How limited is the power of the individual will is also shown by the following example:-During pregnancy, when the unconscious will must be concentrated on the formation of the child, occasionally osseous fractures will not at all heal, whilst after a successful delivery they heal quite well.

The last possible objection would be this: The appropriate reaction follows on every disturbance in virtue of a mechanism provided for the creature, without the participation of the individual pysche. Whoever has followed my exposition thus far will require no refutation of this. We have seen the impossibility of a material mechanism; that of a psychical one is evident to any one who weighs the endless multiplicity of the disturbances which occur, and considers that the function of each single organ, as of the whole body, is no other than that of ceaselessly warding off and neutralising approaching disturbances, and that only in this way is existence maintained. Accordingly, if the fitness of these compensations for the purpose of self-preservation be once granted, it is impossible to avoid the idea of an individual providence, for it can only be the individual itself that conceives the purpose according to which it acts. The truth which emerges so clearly in this and the foregoing chapter cannot fail to reinforce the refutation of the same objection in the case of Instinct, since we have already recognised a fundamental resemblance. It would be folly to suppose a special instinctive faculty, a special faculty for reflex movement, a special faculty for the vis medicatrix, since in all these phenomena we have perceived nothing more than an adaptation of means to an end unconsciously presented and willed, and it is only the different kinds of exciting external circumstances that call forth different classes of reactions, whereby, however, the differences are not so pronounced that they do not shade into one another. That the healing operations in the organism are not results of conscious thinking and willing will be doubted by nobody who reflects how

small a share his consciousness has had in the healing of a wound or a fracture; nay, the most powerful curative effects take place at the time when consciousness is as far as possible in abeyance, as in deep sleep. To which may be added, that the organic functions, so far as they are at all dependent on nerves, are regulated by sympathetic nerve-fibres, which are not directly subject to the conscious will, but are innervated by the ganglionic centres from which they spring. If, nevertheless, there reigns in the organic healing functions so wonderful a harmony tending to a single goal, this can never be explained by the material inter-communication of these different ganglia, but only by the unity of the over-ruling principle, the Unconscious.

VII.

THE INDIRECT INFLUENCE ON ORGANIC FUNCTIONS OF CONSCIOUS PSYCHICAL ACTIVITY.

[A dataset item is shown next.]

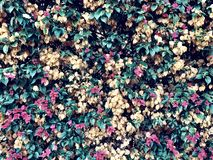 Flowering bushes wall with flowers and greenery background. Flowering bushes wall with flowers and greenery as background royalty free stock photos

1. THE INFLUENCE OF THE CONSCIOUS WILL.

(a.) Muscular Contraction.

MUSCULAR Contraction is manifestly by far the most important organic function dependent on conscious volition, for it is that whereby we move and act on the external world, through which we communicate in speech and writing. It takes place through the influence of the motor nerves, by a nerve-current flowing from centre to periphery, a current which is evidently related to the electrical and chemical streams, as we find them to be convertible, and of whose intensity we can form no mean idea when we see the contracted muscles of the athlete, attached to the long lever arms of the limbs, moreover, sporting with hundredweights, and then consider what colossal galvanic currents would be required to lift such a load with an electro-magnet. We have already seen that any muscular movement is explicable only by the repeated intervention of unconscious volition and thought, because otherwise it would not be apparent, how the motor impulse could affect the part of the nervous centre answering to this consciously represented movement rather than any other. We have further seen that the more immediate centres for most movements lie in the spinal cord and medulla oblongata, and that these movements are there so determined

and ordered that they are to be looked upon as reflexes of these centres, occasioned by the stimulus of a relatively small number of fibres proceeding from the cerebrum, so that the first motor impulse must be referred to the central endings of these fibres in the cerebral hemispheres. It may well be that several of such reflex actions take place in different nerve-centres more and more remote from the brain before a complex movement is executed, that, e.g., in walking, at first some few fibres carry the impulse over from the cerebrum, where the conscious will to walk arises, to the cerebellum (the organ which is said to coordinate the larger motor groups), that then from there a larger number of fibres carry forward the impulses to different centres of the spinal cord, and finally to the crural nerves. On occasion of every such reflexion the unconscious willing and conceiving of the specific motor instinct of the particular centre chimes in, and thus it becomes explicable how such complex movements run their course appropriately and orderly without any mental effort whatsoever. In every centre the impulse is felt as stimulus and converted into a new impulse, so that in the strictest sense we can only speak of the motor nervecurrent from the last centre.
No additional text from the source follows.